Missed it by *that* much

If developers are too stupid to code for it, it won't go anywhere. This is sounding a lot like the PS3 architecture in complexity. Parallelism is not that hard to deal with, but you have to know what you're doing. Sadly, few do. Try again in ten years.

Re:Missed it by *that* much

[SlashWombat]

It appears that this could well improve the speed of lots of different operations. A definite boon for graphics like operations, but also a lot of DSP (audio/maths)stuff can benefit from these enhancements. It would also appear that general code could easily be sped up, however, compiler writers need to get their collective arses into gear for this to happen.

However, give the average developer more speed, and all that gets produced is more bloat with less speed. If you watch large teams of programmers, the managment actually force the developers to write slow code, claiming that maintainability is more important than any other factor! (smart code that actually executes quickly is generally too difficult for the dumb-arsed upper level (management) programmers to understand, and is thus removed. Believe me, I've seen this happen many times!)

Re:Missed it by *that* much

[SQL+Error]

Fast code that doesn't work is not all that useful.

Except in search engines.

Re:Missed it by *that* much

[somenickname]

It appears that this could well improve the speed of lots of different operations. A definite boon for graphics like operations, but also a lot of DSP (audio/maths)stuff can benefit from these enhancements. It would also appear that general code could easily be sped up, however, compiler writers need to get their collective arses into gear for this to happen.

Yeah, and while they are at it, I hope they finally get around to fixing that damn segfault bug. It's been around for YEARS.

Re:Missed it by *that* much

[julesh]

If developers are too stupid to code for it, it won't go anywhere. This is sounding a lot like the PS3 architecture in complexity.

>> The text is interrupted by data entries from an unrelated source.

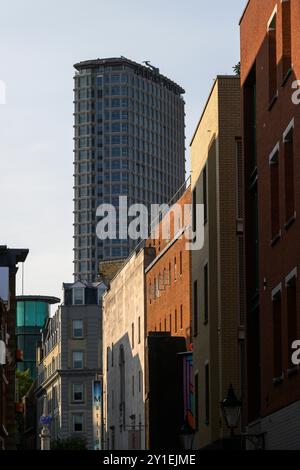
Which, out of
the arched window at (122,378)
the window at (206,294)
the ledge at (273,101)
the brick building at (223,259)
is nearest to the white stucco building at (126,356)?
the arched window at (122,378)

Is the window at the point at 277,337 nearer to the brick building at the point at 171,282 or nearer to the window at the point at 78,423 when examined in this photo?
the brick building at the point at 171,282

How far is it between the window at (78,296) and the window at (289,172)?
13092 centimetres

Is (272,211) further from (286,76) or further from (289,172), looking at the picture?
(286,76)

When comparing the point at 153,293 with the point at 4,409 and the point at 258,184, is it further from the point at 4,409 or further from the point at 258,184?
the point at 258,184

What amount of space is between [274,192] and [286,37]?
397cm

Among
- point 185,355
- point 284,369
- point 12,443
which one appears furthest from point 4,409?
point 284,369

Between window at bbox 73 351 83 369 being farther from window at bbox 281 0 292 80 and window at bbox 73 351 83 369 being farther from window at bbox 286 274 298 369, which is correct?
window at bbox 286 274 298 369

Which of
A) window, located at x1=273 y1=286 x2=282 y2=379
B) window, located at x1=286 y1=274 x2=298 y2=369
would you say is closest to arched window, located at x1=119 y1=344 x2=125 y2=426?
window, located at x1=273 y1=286 x2=282 y2=379

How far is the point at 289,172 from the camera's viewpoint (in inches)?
1342

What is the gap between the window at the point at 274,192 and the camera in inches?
1421

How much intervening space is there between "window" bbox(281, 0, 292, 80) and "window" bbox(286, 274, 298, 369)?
5.00 m

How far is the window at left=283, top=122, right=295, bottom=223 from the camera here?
33656 mm

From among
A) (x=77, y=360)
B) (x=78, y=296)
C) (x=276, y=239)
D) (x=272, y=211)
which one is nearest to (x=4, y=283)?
(x=272, y=211)

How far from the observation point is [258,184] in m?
38.8
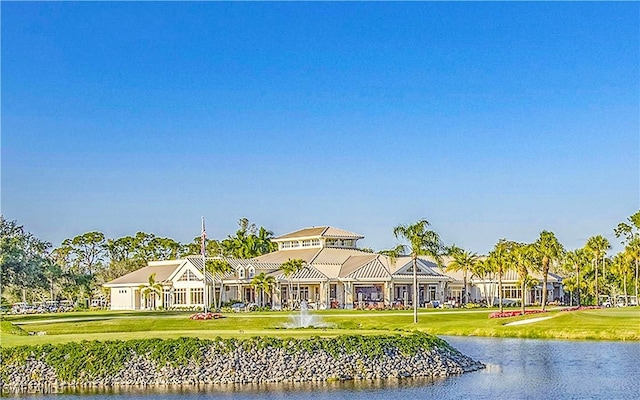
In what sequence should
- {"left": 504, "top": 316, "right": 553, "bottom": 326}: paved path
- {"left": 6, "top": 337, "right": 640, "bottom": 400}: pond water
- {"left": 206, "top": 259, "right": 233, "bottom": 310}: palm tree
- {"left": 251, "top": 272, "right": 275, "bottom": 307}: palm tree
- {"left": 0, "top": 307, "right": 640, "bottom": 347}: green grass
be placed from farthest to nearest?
{"left": 251, "top": 272, "right": 275, "bottom": 307}: palm tree < {"left": 206, "top": 259, "right": 233, "bottom": 310}: palm tree < {"left": 504, "top": 316, "right": 553, "bottom": 326}: paved path < {"left": 0, "top": 307, "right": 640, "bottom": 347}: green grass < {"left": 6, "top": 337, "right": 640, "bottom": 400}: pond water

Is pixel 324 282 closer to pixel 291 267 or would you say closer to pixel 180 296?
pixel 291 267

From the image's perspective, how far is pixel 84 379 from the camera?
3397 cm

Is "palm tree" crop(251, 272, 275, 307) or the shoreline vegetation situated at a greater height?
"palm tree" crop(251, 272, 275, 307)

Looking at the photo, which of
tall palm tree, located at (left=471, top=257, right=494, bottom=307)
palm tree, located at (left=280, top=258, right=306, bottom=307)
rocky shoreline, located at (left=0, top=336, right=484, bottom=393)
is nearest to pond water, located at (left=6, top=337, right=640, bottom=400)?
rocky shoreline, located at (left=0, top=336, right=484, bottom=393)

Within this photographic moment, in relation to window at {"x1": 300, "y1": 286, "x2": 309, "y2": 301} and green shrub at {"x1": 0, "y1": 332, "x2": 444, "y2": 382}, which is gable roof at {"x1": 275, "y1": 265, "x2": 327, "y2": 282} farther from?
green shrub at {"x1": 0, "y1": 332, "x2": 444, "y2": 382}

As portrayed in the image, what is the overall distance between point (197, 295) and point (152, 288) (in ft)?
20.5

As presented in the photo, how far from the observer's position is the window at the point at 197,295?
305 ft

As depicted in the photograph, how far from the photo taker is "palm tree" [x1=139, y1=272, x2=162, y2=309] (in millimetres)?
95938

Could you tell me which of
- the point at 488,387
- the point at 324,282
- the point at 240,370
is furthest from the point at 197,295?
the point at 488,387

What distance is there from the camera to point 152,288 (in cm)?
9694

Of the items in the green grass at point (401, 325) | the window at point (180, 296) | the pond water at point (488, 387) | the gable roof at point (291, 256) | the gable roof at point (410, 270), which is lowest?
the pond water at point (488, 387)

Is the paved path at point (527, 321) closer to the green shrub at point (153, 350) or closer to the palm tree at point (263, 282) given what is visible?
the green shrub at point (153, 350)

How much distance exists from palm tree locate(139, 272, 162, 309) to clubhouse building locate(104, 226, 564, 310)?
1.32ft

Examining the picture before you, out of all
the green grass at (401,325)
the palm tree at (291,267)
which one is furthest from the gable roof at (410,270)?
the green grass at (401,325)
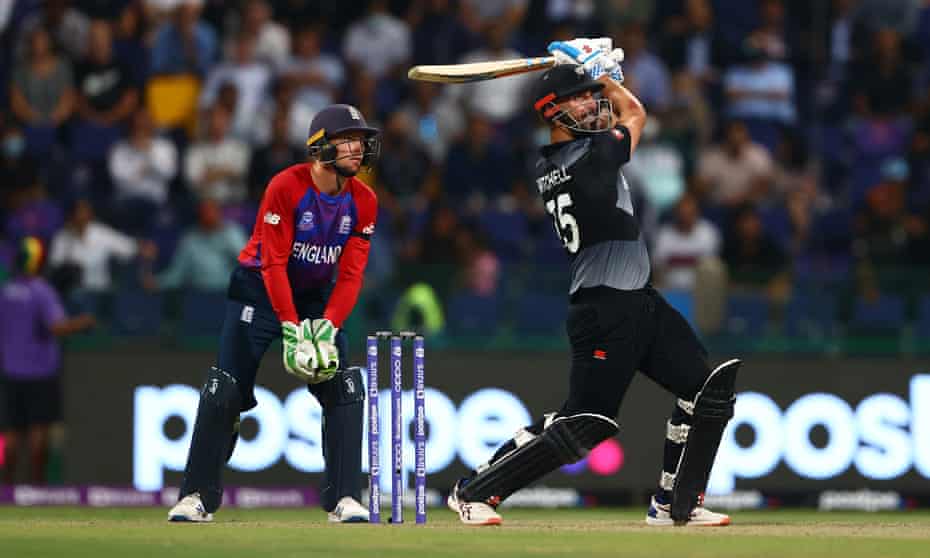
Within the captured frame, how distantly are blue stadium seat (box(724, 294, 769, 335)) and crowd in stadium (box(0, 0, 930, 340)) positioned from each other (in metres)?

There are several problems with PS3 programming that don't apply to Larrabee:

* Non-uniform core architectures. Cell processors have two different instruction architectures depending on which core your code is intended to run on. This causes quite a bit of confusion and makes the tools for development a lot more complex.
* Non-uniform memory access. Most cell processor cores have local memory, and global memory accesses must be transferred to/from this local memory via DMA. Larrabee cores have direct access to main memory via a shared L2 cache.
* Memory size constrains. Most cell processor cores only have direct access to 256K of memory, so programs running on them have to be very tightly coded and don't have much spare space for scratch usage.

Any application that's reasonably parallelisable is going to be pretty easy to optimize for larrabee. Most graphics algorithms fit into this category.

Re:Missed it by *that* much

[mdwh2]

If you watch large teams of programmers, the managment actually force the developers to write slow code, claiming that maintainability is more important than any other factor!

I don't see why it should be one or the other - maintainability is important, as is using optimal algorithms. Fast algorithms can still be written in a clear and understandable manner.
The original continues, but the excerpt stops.